Your goal | Reproduce each of the following entries verbatim, omitting the pictures from the output.

:: Records provided

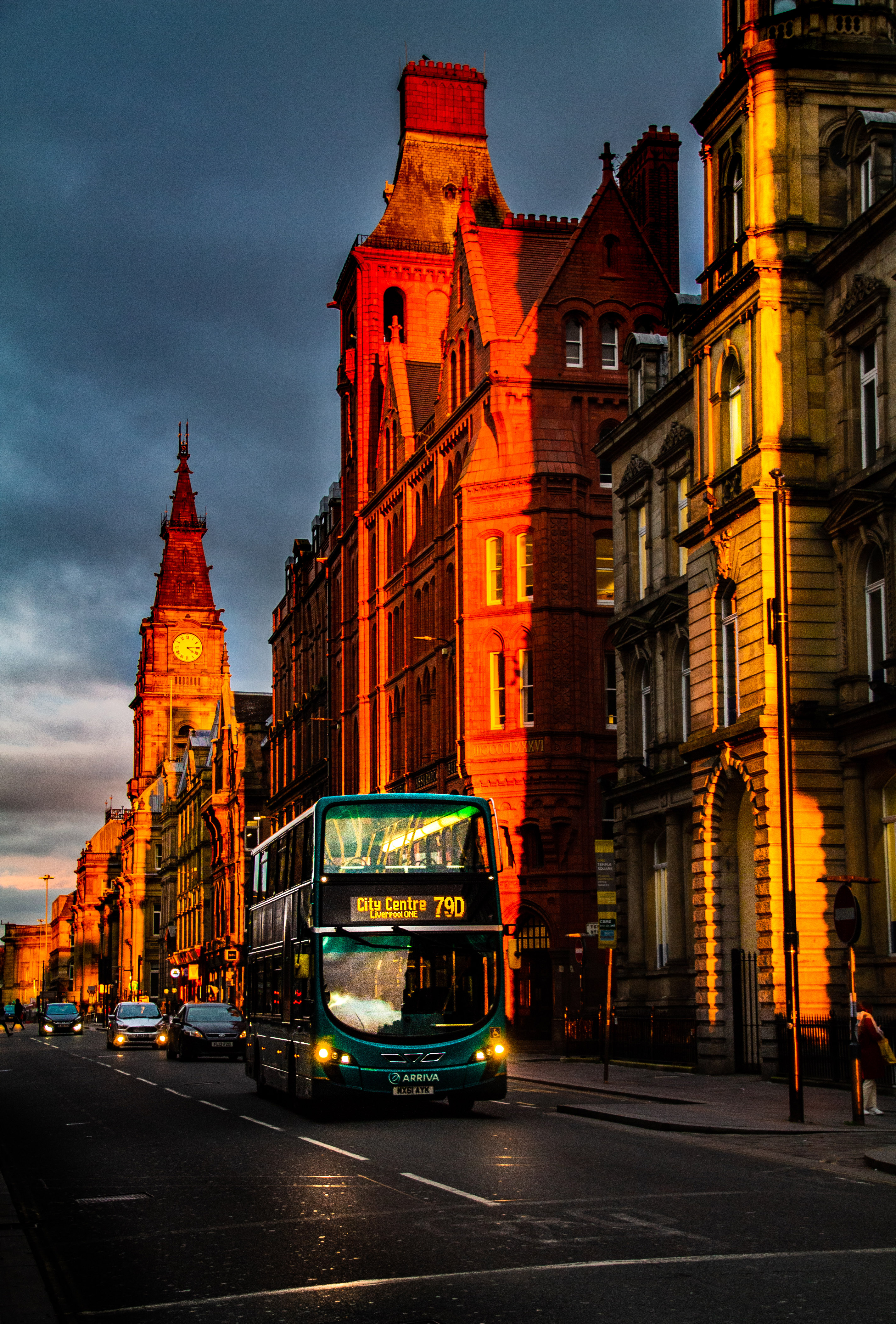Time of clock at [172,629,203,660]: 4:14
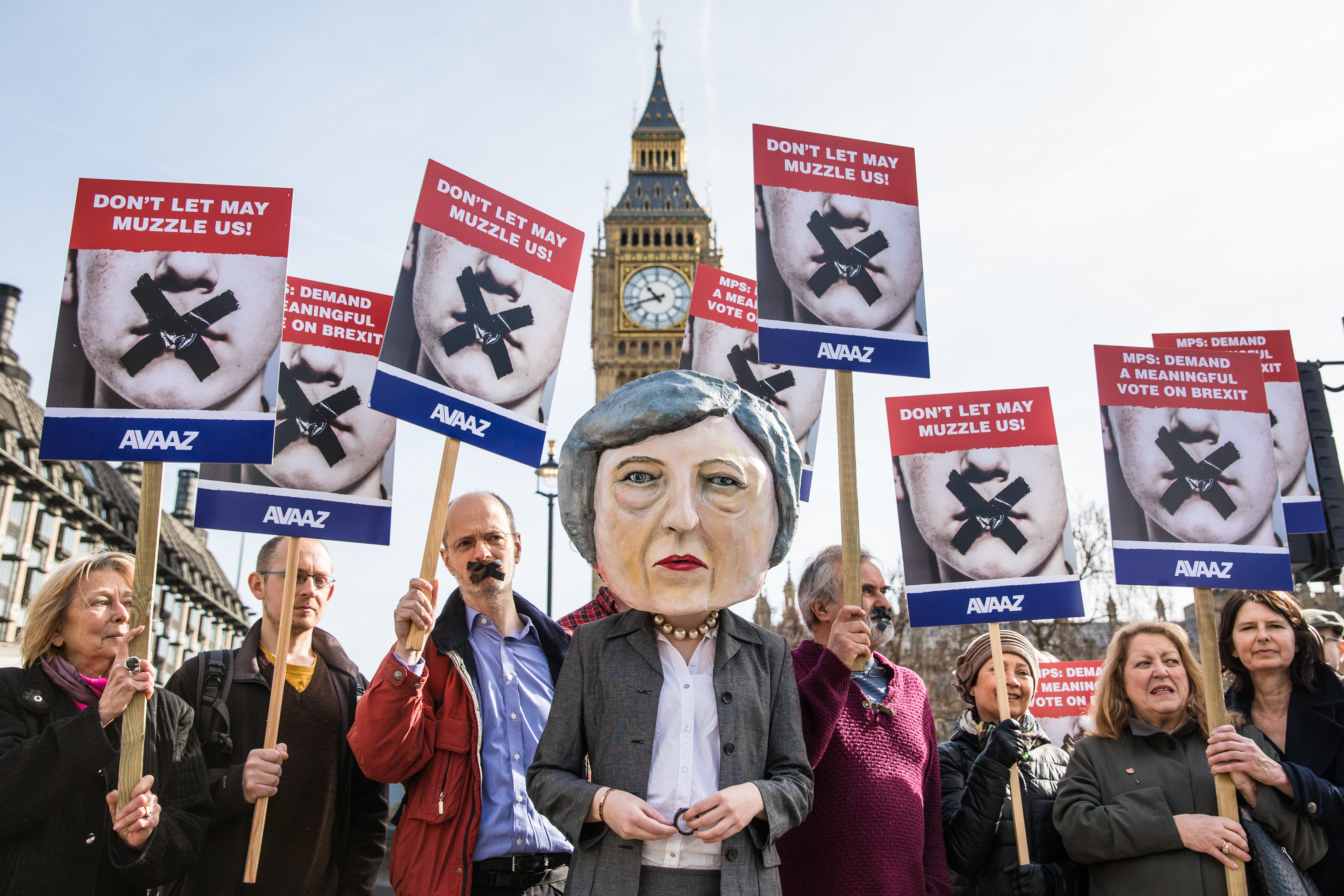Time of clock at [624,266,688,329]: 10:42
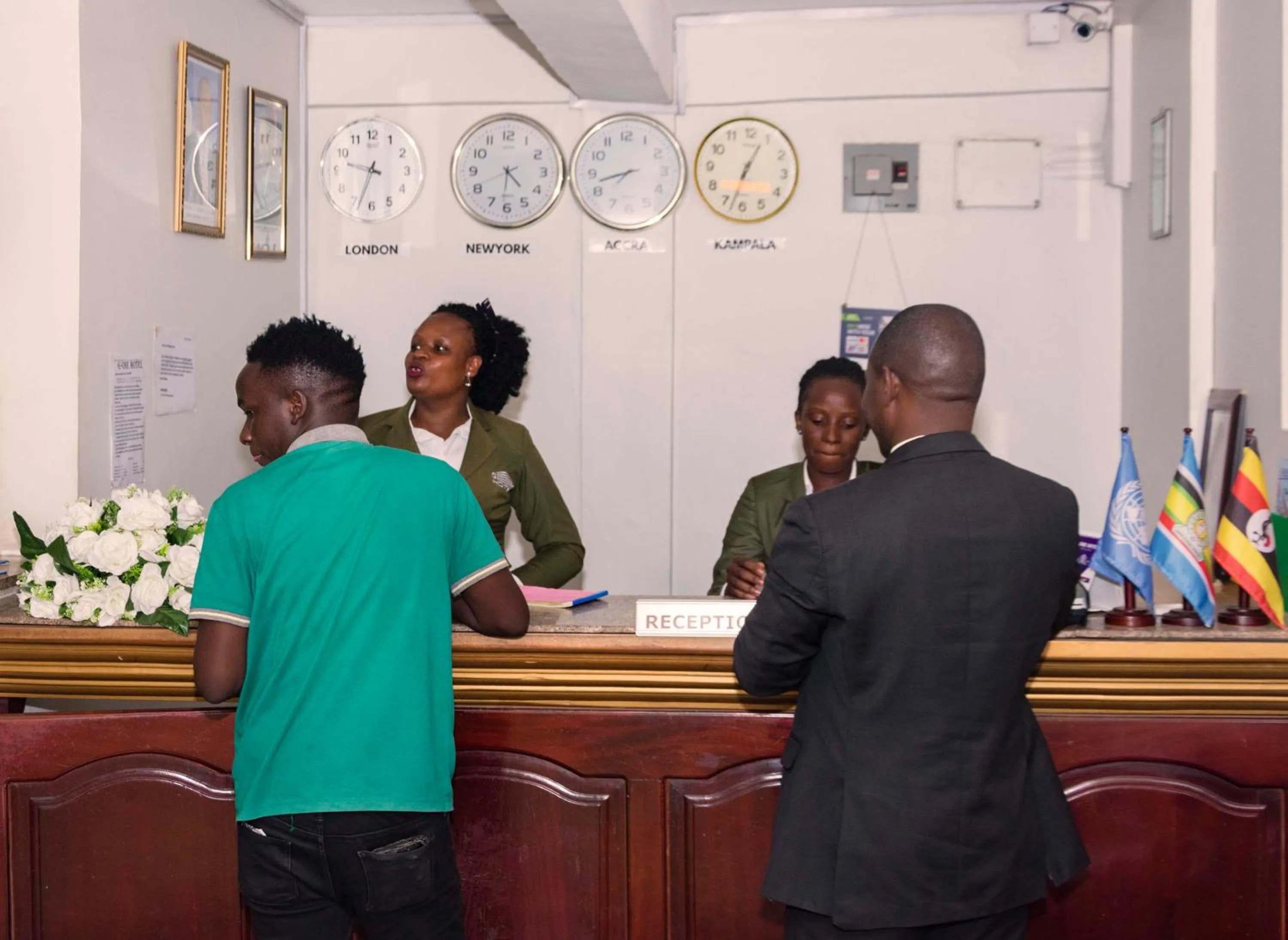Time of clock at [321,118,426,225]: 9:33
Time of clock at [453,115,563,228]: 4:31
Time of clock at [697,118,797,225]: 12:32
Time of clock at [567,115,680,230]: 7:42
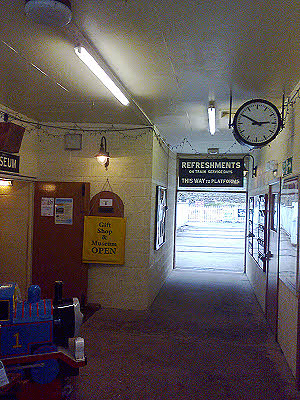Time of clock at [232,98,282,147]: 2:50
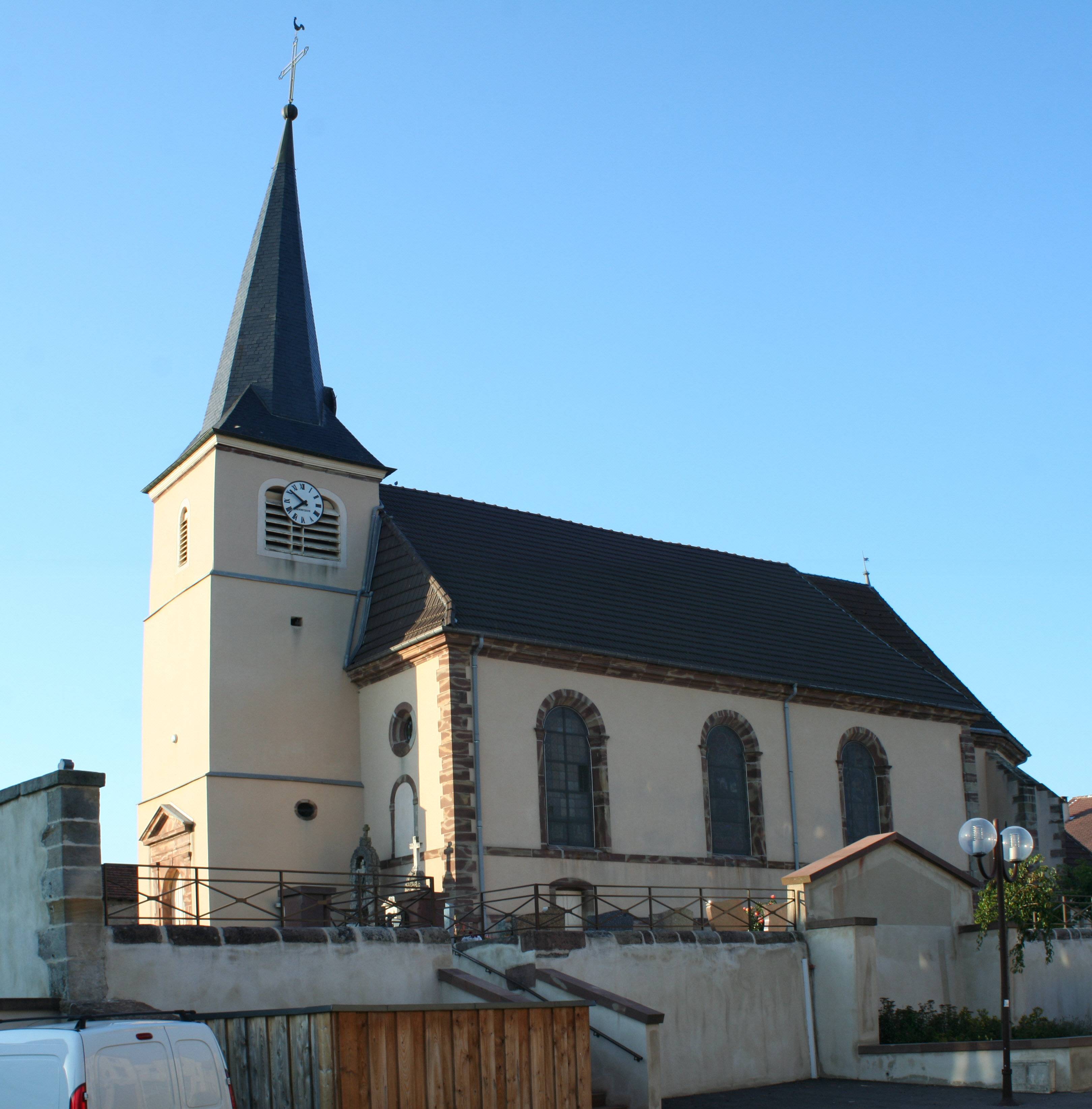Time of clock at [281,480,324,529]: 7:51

::::

Solution for this problem |
Time of clock at [172,629,203,660]: 4:14
Time of clock at [624,266,688,329]: 10:42
Time of clock at [321,118,426,225]: 9:33
Time of clock at [453,115,563,228]: 4:31
Time of clock at [697,118,797,225]: 12:32
Time of clock at [567,115,680,230]: 7:42
Time of clock at [232,98,282,147]: 2:50
Time of clock at [281,480,324,529]: 7:51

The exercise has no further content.